***** Extract provided *****
The Department of Defense (DOD) concedes that a large number of military personnel are victims of a sexual assault committed by another service member. DOD estimates that about 14,900 service members were sexually assaulted in fiscal year 2016.

Post-Traumatic Stress Disorder (PTSD) is the most common mental health diagnosis related to experiencing military sexual trauma (MST). According to the Service Women’s Action Network, from 2008-10, the agency created to provide compensation for service related disabilities – the U.S. Department of Veterans Affairs (VA) – denied two out of every three disability claims for MST-related PTSD. Victims of MST-related PTSD who did not report the assault to military authorities can win their VA claims – if they secure an effective advocate able to take the time necessary to develop medical and lay evidence that the assault occurred.

A Vietnam Veteran Receives Justice after Suffering Silently for Decades

Mr. A served honorably in the Army from December 1967 until September 1970. He experienced a military sexual trauma (MST) in September 1968 while at Office Candidate School (OCS). Prior to enlistment, Mr. A had been in a seminary studying to be a priest and had no previous sexual experience. Unsurprisingly, he did not report the incident because of his embarrassment and humiliation, and because of the general perception in the armed services that there was no such thing as rape, and certainly no such thing as a man being raped. He did not report the MST until recently—some time in 2013.
***** Supplied material *****
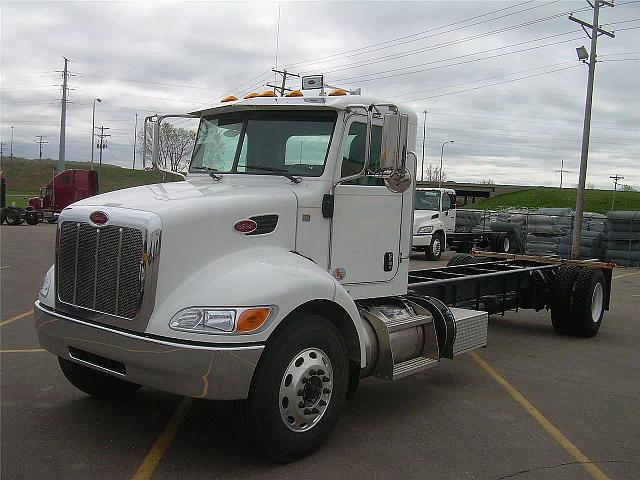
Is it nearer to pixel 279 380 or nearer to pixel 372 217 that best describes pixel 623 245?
pixel 372 217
*****
— Using the information —
- a) List every abbreviation that appears in parentheses in the passage on military sexual trauma.
- b) Carry on the passage on military sexual trauma and Mr. A's case, starting after its final sentence.

— Answer section —
- a) DOD, PTSD, MST, VA, OCS

- b)
Mr. A first filed a claim for compensation due to PTSD in 2006—at that time, he could not yet admit that he had experienced an MST and related his PTSD to other experiences in his military service. The claim was denied multiple times since 2006 and had been back and forth to the Board of Veterans Appeals. In June 2015, with the help of an attorney from Morgan, Lewis & Bockius, Mr. A was able to argue his case before the Board of Veterans Appeals at a Travel Board Hearing in St. Petersburg, FL. This attorney agreed to take Mr. A’s case with one month’s notice of the hearing, and donated countless hours of her time to develop a strong argument to present to the hearing officer. After the attorney’s zealous advocacy on behalf of Mr. A, he was granted service connection for his PTSD. The case was remanded to the VA Regional Office to determine the appropriate percentage for his disability.